Unless there is a fundamental shift in the balance of power from the coastal urban elite to forces that represent rural grassroots interests, China is likely to continue leading other Asian exporters in supporting the economic vitality of —and being held hostage by—the US. The Anglo-Saxon establishment has recently become more respectful towards its Asian partners, inviting China to become a ‘stakeholder’ in a ‘Chimerican’ global order, or ‘G2’. What they mean is that China should not rock the boat, but should continue to help maintain American economic dominance. This would enable Washington to buy precious time to secure its command over emergent sectors of the world economy through debt-financed government investment in green technology and other innovations, and hence remake its ailing supremacy into a green hegemony. This seems to be exactly what the Obama administration is betting on as its long-term response to the global crisis and declining American power.
If China were to re-orient its developmental model and achieve greater balance between domestic consumption and exports, it could not only free itself from dependence on the collapsing US consumer market and addiction to risky US debt, but also benefit manufacturers in other Asian economies that are equally eager to escape these dangers. More importantly, if other emerging economies were to pursue a similar re-orientation and South–South trade were to deepen, then they could become one another’s consumers, ushering in a new age of autonomous and equitable growth in the global South.
China has successfully met the 8 % GDP growth target for 2009 despite all gloomy predictions, and has demonstrated to the world that it can overcome any difficulties so far as it is determined.

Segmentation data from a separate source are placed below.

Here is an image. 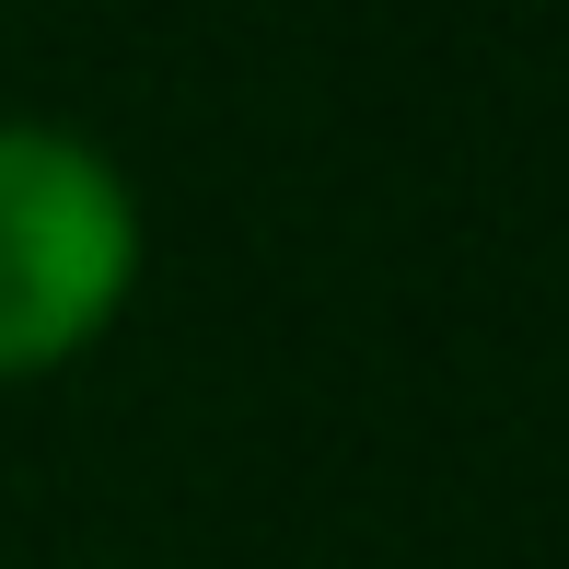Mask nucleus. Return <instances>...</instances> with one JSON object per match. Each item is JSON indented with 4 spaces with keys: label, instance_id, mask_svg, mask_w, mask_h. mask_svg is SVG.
I'll use <instances>...</instances> for the list:
<instances>
[{
    "label": "nucleus",
    "instance_id": "nucleus-1",
    "mask_svg": "<svg viewBox=\"0 0 569 569\" xmlns=\"http://www.w3.org/2000/svg\"><path fill=\"white\" fill-rule=\"evenodd\" d=\"M140 268V210L117 163L70 128H0V372H47L117 315Z\"/></svg>",
    "mask_w": 569,
    "mask_h": 569
}]
</instances>
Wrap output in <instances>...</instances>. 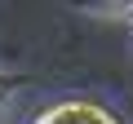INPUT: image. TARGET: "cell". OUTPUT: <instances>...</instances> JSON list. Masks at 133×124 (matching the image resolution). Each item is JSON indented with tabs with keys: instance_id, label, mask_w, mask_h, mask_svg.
Here are the masks:
<instances>
[{
	"instance_id": "cell-1",
	"label": "cell",
	"mask_w": 133,
	"mask_h": 124,
	"mask_svg": "<svg viewBox=\"0 0 133 124\" xmlns=\"http://www.w3.org/2000/svg\"><path fill=\"white\" fill-rule=\"evenodd\" d=\"M31 124H120L111 106H102L98 98H62L53 106H44Z\"/></svg>"
},
{
	"instance_id": "cell-2",
	"label": "cell",
	"mask_w": 133,
	"mask_h": 124,
	"mask_svg": "<svg viewBox=\"0 0 133 124\" xmlns=\"http://www.w3.org/2000/svg\"><path fill=\"white\" fill-rule=\"evenodd\" d=\"M27 84H31V80H27L22 71H5V67H0V111H5V106H9Z\"/></svg>"
}]
</instances>
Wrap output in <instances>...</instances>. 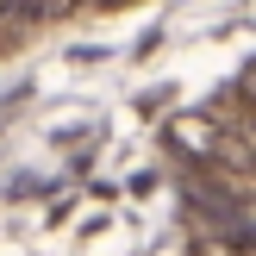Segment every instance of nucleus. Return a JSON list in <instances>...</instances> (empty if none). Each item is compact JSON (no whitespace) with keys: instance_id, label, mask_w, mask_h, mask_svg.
<instances>
[{"instance_id":"1","label":"nucleus","mask_w":256,"mask_h":256,"mask_svg":"<svg viewBox=\"0 0 256 256\" xmlns=\"http://www.w3.org/2000/svg\"><path fill=\"white\" fill-rule=\"evenodd\" d=\"M206 219H212V238H232V244L256 250V188H212L206 194Z\"/></svg>"},{"instance_id":"2","label":"nucleus","mask_w":256,"mask_h":256,"mask_svg":"<svg viewBox=\"0 0 256 256\" xmlns=\"http://www.w3.org/2000/svg\"><path fill=\"white\" fill-rule=\"evenodd\" d=\"M238 106H244V112H238V119H244V132L256 138V62L244 69V82H238Z\"/></svg>"}]
</instances>
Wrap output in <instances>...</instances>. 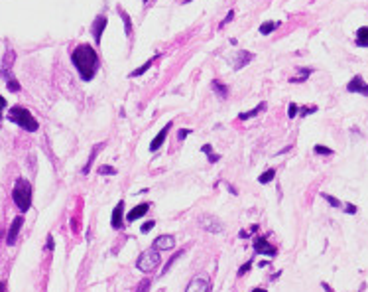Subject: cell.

Now it is time for the government to transform the self-confidence arising from the economic recovery to the courage to disregard any opposition from the vested interests defending the current imbalanced growth, and push forward the long overdue redistributive reform that could raise ordinary people’s income and consumption power. Provided with the lethargic consumption market of Western countries and the increasing risk of protectionism, this big step of China is crucial not only to the well-being of the Chinese people and the recovery’s sustainability, but also to the vitality of other productive economies in Asia and the developing world.